The importance of economic policy in creating a just society

Nicole Woo, Senior Policy Analyst from Appleseed Center for Law and Economic Justice shared about their work and why coalitions like the Hawai‘i People’s Congress are so important.

Nicole Woo, Senior Policy Analyst

Nicole Woo,
Senior Policy Analyst

Q: Can you share how you got involved with Appleseed? 

Hawaii Appleseed posted a job opening on a listserv of state-level groups that work on economic policy. At the time I was working at a national economic policy think tank that worked often with state-level groups.

Q: What do you see as the place for economic policy in creating a just society? What of the place of economics in general, however you like to define economics?

I believe economic justice is a base upon which we can build other movements. When people are struggling to make ends meet, they have to focus on their economic survival and have little time to devote to other social justice causes. Good economic policy can ensure that we all have enough to eat, adequate housing, real opportunities to move up the economic ladder, and enough stability so that we can devote time and energy to other social justice movements. Economics in general is the basis of economic policy. 

Q: In what ways does your work promote progressive values? Or in what ways does your work embody progressive values?

Hawaii Appleseed works to build a more socially just Hawai‘i, where everyone has genuine opportunities to achieve economic security and fulfill their potential. To achieve that goal, we work to change systems that perpetuate inequality and injustice through policy development, legislative advocacy, coalition building, and litigation.

Q: Can you talk about the role that advocates like yourself might play in the building of broad based coalitions? 

It’s important for progressive groups and individuals to work together, for there really is strength in numbers. Our neighbors are not single-dimensional people, but instead are affected by many / all of the issues that we advocate for, including economic opportunity, educational equity, criminal and environmental justice. Building linkages between our issues will help us create a big-picture vision of a socially just future. And with that broad vision and a coordinated broad progressive movement, we’ll be more able to enact political change.

Q: What is it that people in general — including your clients — are most in need of, or most hungry for in terms of social, political or economic change?

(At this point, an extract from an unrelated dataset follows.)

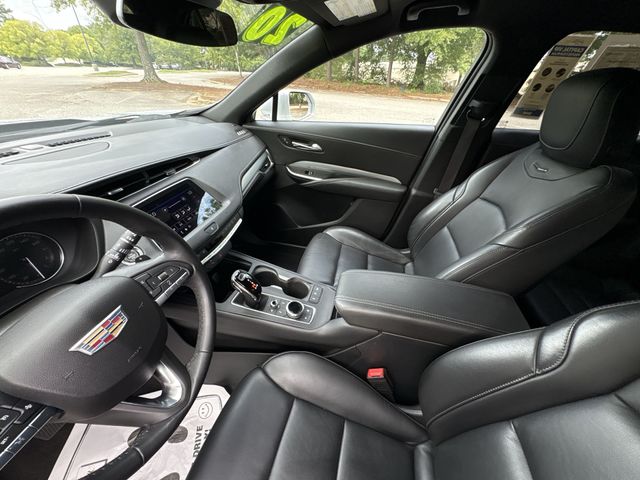 Used 2020 Silver Cadillac Premium Luxury image 21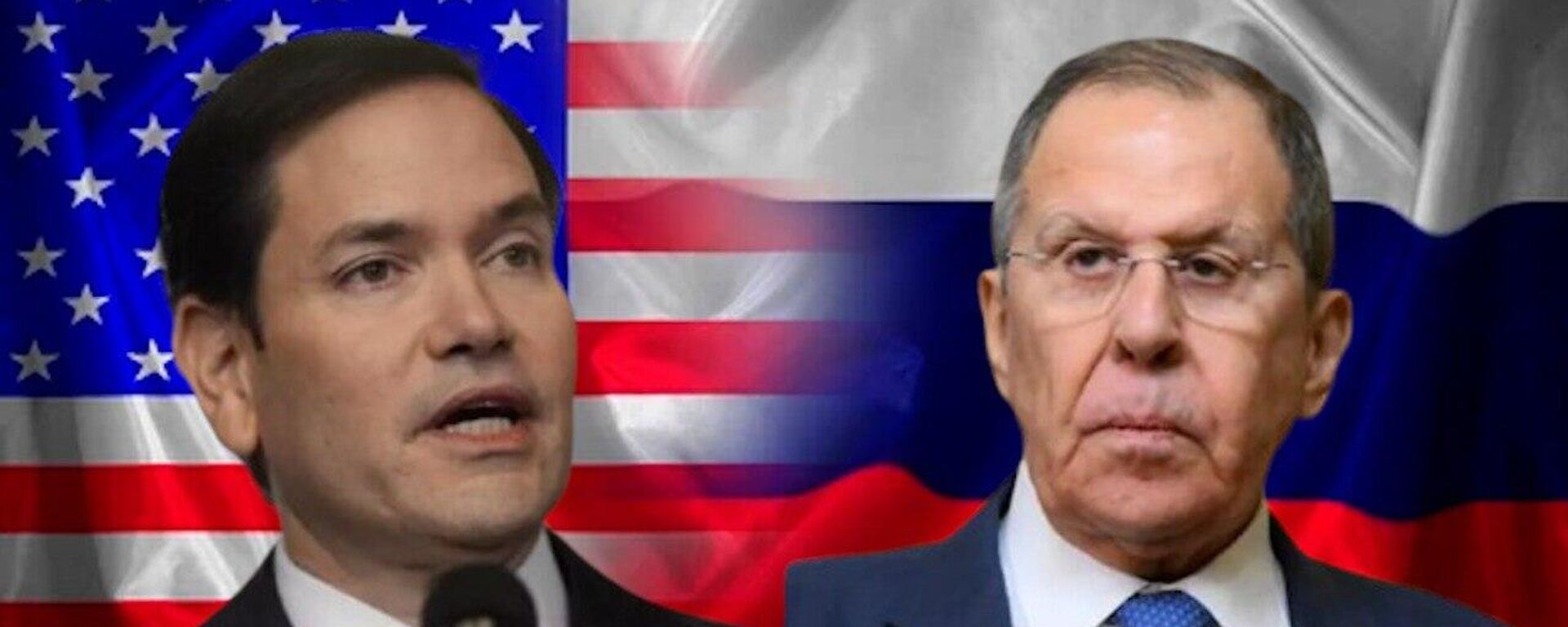 Russia's Lavrov and US' Rubio Hold Phone Talks - Sputnik भारत, 1920, 20.10.2025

In Hawai‘i, our low-income and working-class families are being squeezed by the highest cost of housing in the nation, relatively low wages, and the second-highest tax burden on people in poverty. We need to relieve those pressures in order for them to be able to make ends meet and avoid homelessness. That means raising wages, reducing taxes on those at the lower rungs of the economic ladder, and creating more affordable housing.

Q: What would systemic change look like in your view, and how might we achieve it? What are some of the challenges that you have faced, and anticipate facing in creating such change?

On economic justice, systematic change would involve shifting society’s expectations about how our economy is organized and structured. That involves multi-generational, multi-racial and multi-issue community organizing, including support for labor unions, which can be a key counter-balance to corporate power. 

Q: What can Hawaiʻi look like if we are able to successfully mobilize people, starting with the People's Congress?

During the Eisenhower years our top tax rate was 90%, and our economy did fine. Full-time jobs came with livable wages and benefits that allowed workers to support their families, send their kids to college, and retire with dignity. But since the 1980s our economic expectations have swung far in the opposite direction, forcing families to work harder for less pay and fewer benefits, making it almost impossible for them and their children to climb the economic ladder. It’s time to swing our economy back to be more just and humane.

In places like Scandinavia and much of Europe, people have free health care, many weeks of paid vacation, months (or years) of paid family leave, as well as subsidized (or free) child care and education. When someone there loses their job, they don’t have to worry about losing their health care or housing. Their system is a result of different economic policy choices, ones that I think most workers in Hawai‘i would prefer, if they were made aware of them.